To participate, users of the network need to stake their IQ tokens, thereby reducing the pool of IQ tokens publicly available and raising the token price. It makes the project fully autonomous and eliminates the need for advertisements and donations to support it, Everipedia Co-Founder and President Sam Kazemian noted.
"As it stands today, there are two major problems with the review industry – efficacy and transparency…However, thanks to the distributed ledger and AI [artificial intelligence] technologies, we have figured out a way to incentivize reviews – positive and negative – and ensure their accuracy. We also figured out a way to allow brands to tap into our validated reviewer base for market research," Filip Karaicic, CEO and Co-Founder of Review Network said.
In all these cases, there is a general theme: decentralization.
Many business processes and transactions depend on centralized bodies acting as gatekeepers. Blockchain aims to remove them.
"Blockchain will eventually replace centralized middlemen in any industry if those intermediaries don't continue to provide value," Janmohamed said.
While the global IT community is speeding toward a blockchain-run world, firms need to be aware of the various speed bumps.
Security is one concern. While the technology itself is inherently secure, firms need to understand how the information is shared on the blockchain, Nelson Petracek, CTO, TIBCO Software said.
“You need to validate the security of the node, the information put onto the ledger and what information comes out of the ledger. Sometimes, you will be working with people with whom you may cooperate and compete. So, you need to find out what information you want to expose,” he added.
Petracek also argued that the role of intermediaries may diminish but will not be eliminated—especially for private blockchains.
“You will not be able to rid of the centralized body completely.
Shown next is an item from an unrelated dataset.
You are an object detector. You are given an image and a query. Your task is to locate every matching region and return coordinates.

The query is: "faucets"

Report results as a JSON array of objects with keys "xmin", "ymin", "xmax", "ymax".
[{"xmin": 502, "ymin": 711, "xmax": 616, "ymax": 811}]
Because if you bring together multiple participants to an enterprise blockchain network, you still need an element of governance and stewardship for the network to operate efficiently,” he said.
Performance, standards, and interoperability are other concerns firms need to be aware of when taking the blockchain route, noted Petracek.
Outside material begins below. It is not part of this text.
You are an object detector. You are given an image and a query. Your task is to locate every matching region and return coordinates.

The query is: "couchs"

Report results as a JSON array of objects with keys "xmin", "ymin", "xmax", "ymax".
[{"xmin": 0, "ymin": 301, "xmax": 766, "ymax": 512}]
Future is Not One-Size-Fits-All
Blockchain proponents believe the technology will eventually evolve to make these concerns moot.
“Absolutely – scalability and performance will be non-issues soon. For instance, we feel we’ve solved these issues in advertising with Papyrus,” Janmohamed said.
Does that mean we will see a one-size-fits-all blockchain network in the future? Maybe not.
“One-size-fits-all blockchains struggle with scalability, but a more use-specific proprietary blockchain like ours has many options from a technical perspective,” he said.